Academy students dressed for the 1949 May Day honoring the Blessed Virgin.
Springtime means many things. Planting season, Easter, graduations, First Communions, and proms with guaranteed modest attire. The Mount Saint Joseph Community Annals for April 25, 1949 has the following to say. “[Academy] Faculty members and 21 [Sodality] Officers viewed students’ formals to approve or disapprove necks and sleeves.”
Which dresses were approved or disapproved is not recorded, but the Academy’s newspaper The Mount gives a glowing report of the prom festivities.
Cinderella Attends a Ball
June 1949
At midnight when the clock was striking twelve, a figure left the hall, followed by another, and another, and another–yes, Cinderella–in reverse.

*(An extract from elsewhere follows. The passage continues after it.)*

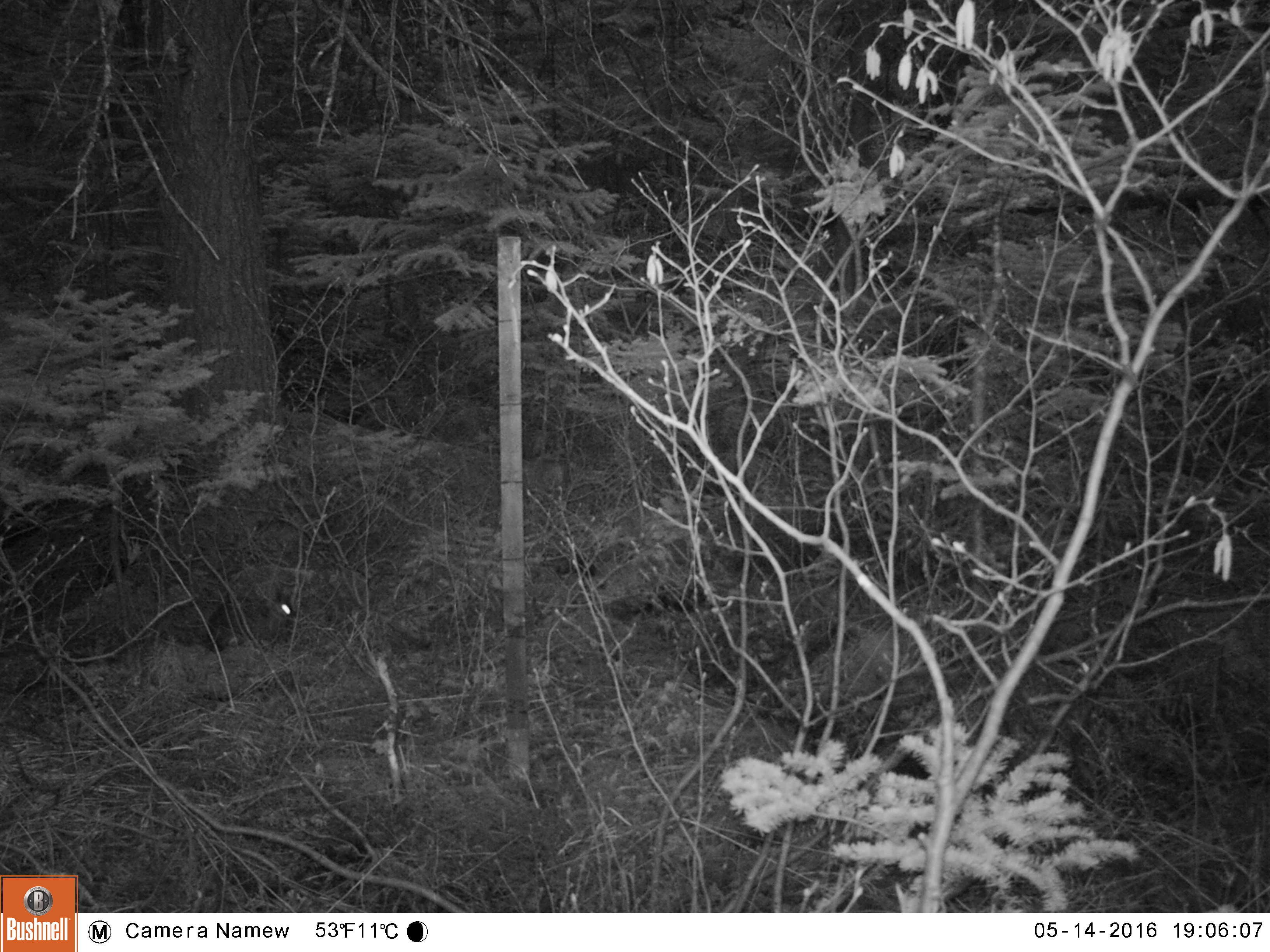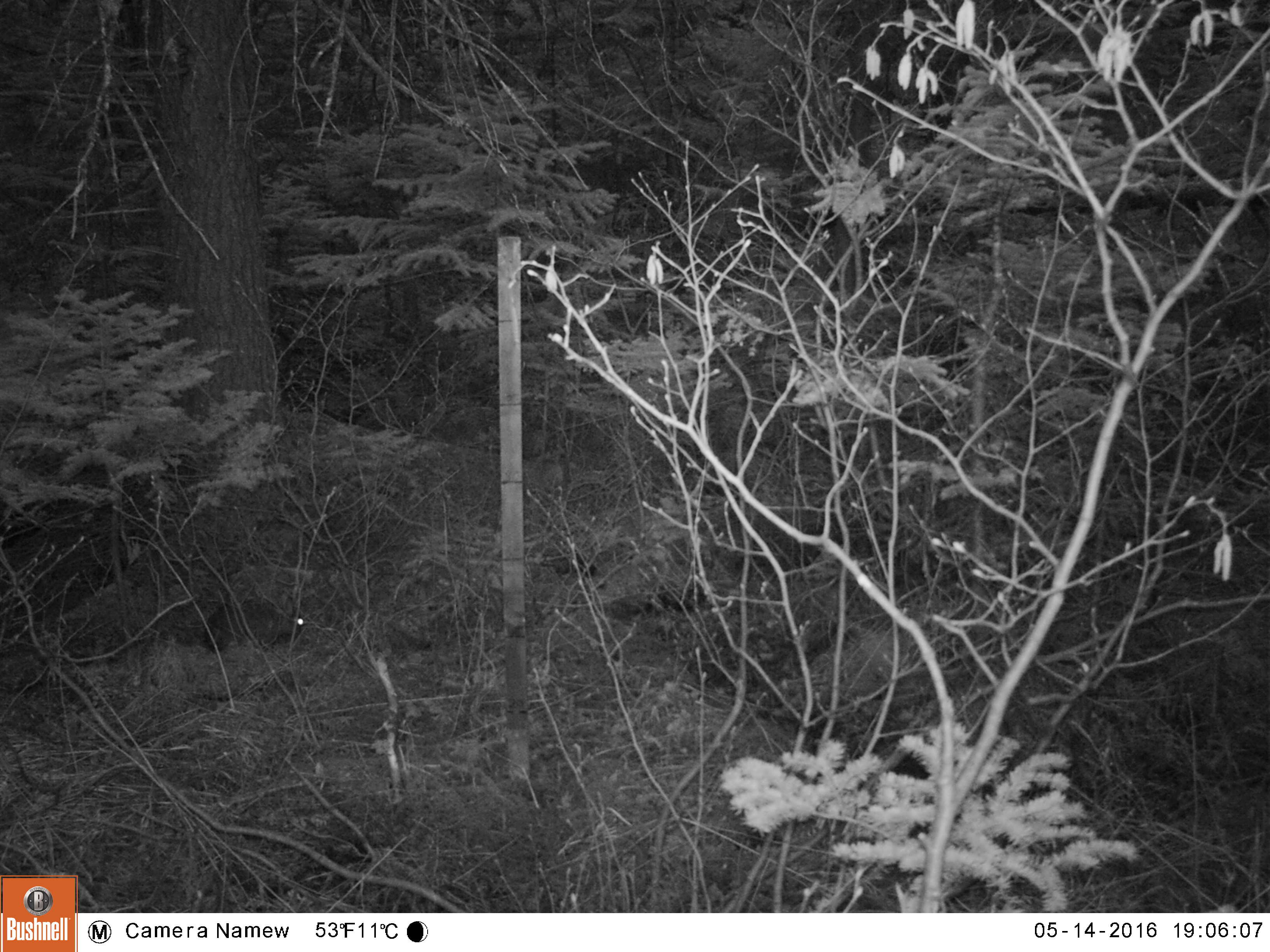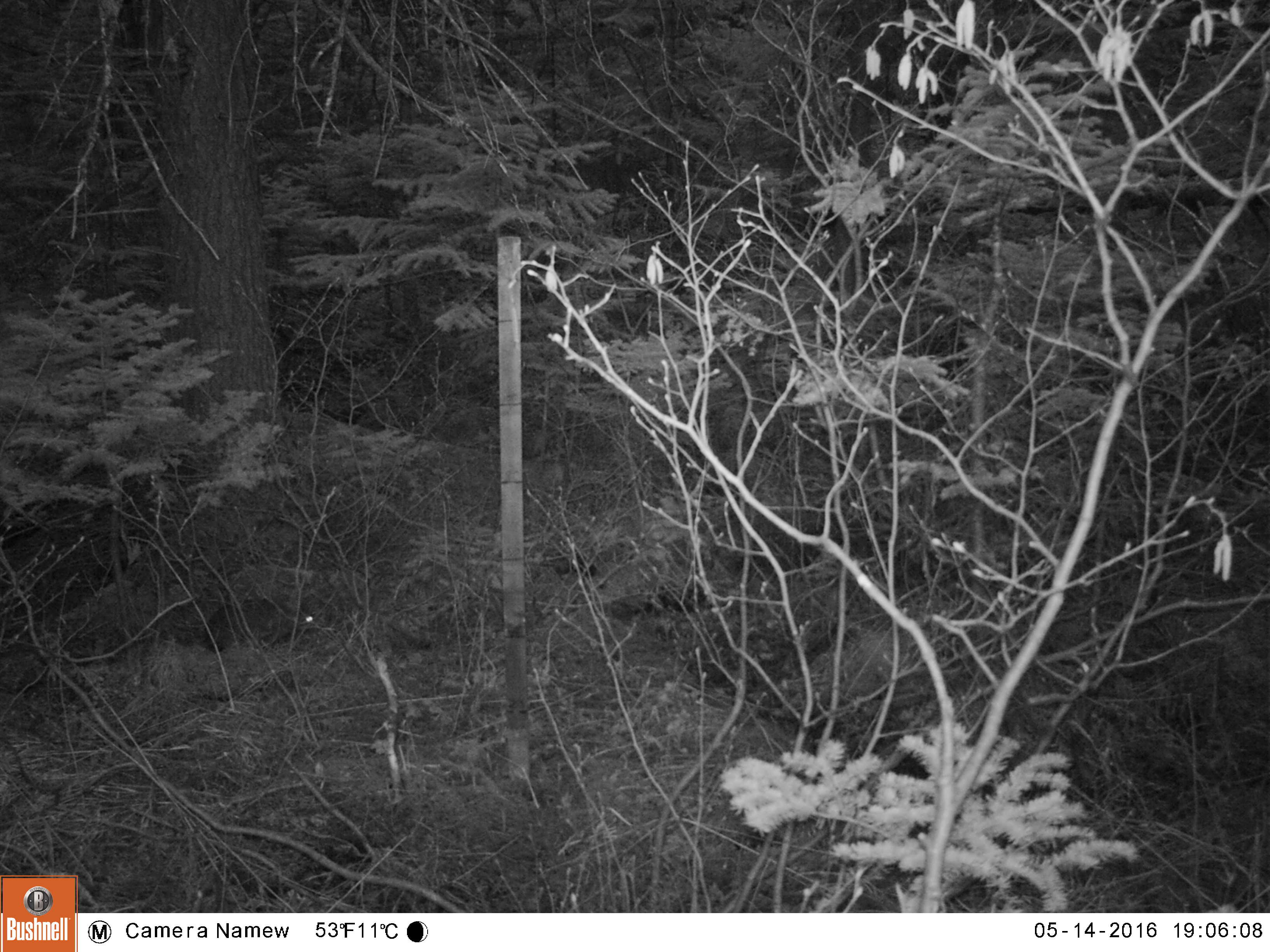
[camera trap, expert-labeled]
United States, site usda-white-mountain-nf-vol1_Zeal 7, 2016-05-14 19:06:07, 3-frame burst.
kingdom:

The occasion was the formal dance held annually by the MSJ collegians just before the end of school–this year on Saturday, May 21, and the girls’ Fairy Godmother (the dean) had decreed that all the Prince Charmings must be gone by 12:00, or all the splendor would surely be ashes in the morning. Beginning at 7:30 that evening the Social Hall in St. Angela’s began to acquire a bit of color–formals, you know–and a little music, and a number of young people in normal good spirits, which when mixed together matched any ball the prince himself might have given–so say the girls, anyway. Refreshments? Why, naturally, cake and ice cream and soft drinks–don’t you know the way to a man’s heart?